The Leading Source for Global News and Information Covering the Ecosystem of High Productivity Computing
May 04, 2007
by Tobias Gradl (Institute of Informatics at the University of Erlangen)
and Reinhold Bader (Leibniz Computing Centre)
On April 17, the Leibniz Computing Centre Munich (LRZ) announced the completion phase 2 of the National Supercomputing System HLRB II installation. The SGI Altix 4700 based computer has been upgraded to 9728 cores and 39 TBytes of memory. With the now installed Intel Itanium 2 Montecito Dual Core processors, the system's LINPACK performance has more than doubled to 56.5 TFlop/s. In normal operation, a single operating system image of Novell's SuSE Linux Enterprise Server 10 spans 512 NUMAlink 4 connected cores. This enables the user to access 2 TBytes of shared memory at a time; more than that is not offered by any other comparable computer in the current Top500 list. In benchmark tests, a single SLES 10 image was capable of running productively on up to 1024 cores.
Besides the LINPACK benchmark, other large scale codes have been used to put HLRB II through its paces. One of them is HHG ("Hierarchical Hybrid Grids"), a multigrid solver for the finite elements method on unstructured grids. HHG has been developed by Benjamin Bergen at the Chair for System Simulation (LSS), University Erlangen-Nuremberg, Germany, under the auspices of the Bavarian KONWIHR supercomputing research consortium, and is now being maintained and refined by Tobias Gradl at LSS. It has received the 2006 award of the International Supercomputing Conference (ISC). The software is designed to solve as large as possible simulations as fast as possible. Both goals are achieved by using a compromise between structured and unstructured meshes. Unstructured coarse grid patches are refined in a structured way, which results in minimal storage space for the operator stencils and in high MFlop/s rates thanks to regular memory access patterns.

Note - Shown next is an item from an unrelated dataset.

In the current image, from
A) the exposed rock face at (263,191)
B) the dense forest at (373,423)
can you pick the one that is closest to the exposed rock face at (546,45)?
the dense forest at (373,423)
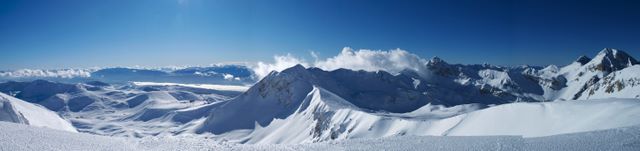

Using 9170 cores of HLRB II, HHG solved a finite element simulation with 307 billion unknowns in 93 seconds (7.75 seconds per V-cycle of the multigrid method). These figures are impressive -- presumably a world record -- but the scaling is also very good. When keeping the problem size per processor core constant, a V-cycle running on 64 cores takes 4.93 seconds, 5.68 seconds on 4080 cores, and 6.33 seconds on 6120 cores.
Of the 9728 total cores, 6656 cores constitute the "high bandwidth" part of HLRB II. In this part, every dual core processor can access its own memory channel with full speed (8.5 GByte/s). The remaining 3072 cores are organized in groups of two processors (four cores) per memory channel. This inhomogeneity leads to varying performance figures, depending on what part of the machine a program is running on. The effect is visible from the timing results mentioned above. Using up to 6120 cores, i.e., on the "high bandwidth" part, the scaling is good. But when using the whole computer, it deteriorates slightly.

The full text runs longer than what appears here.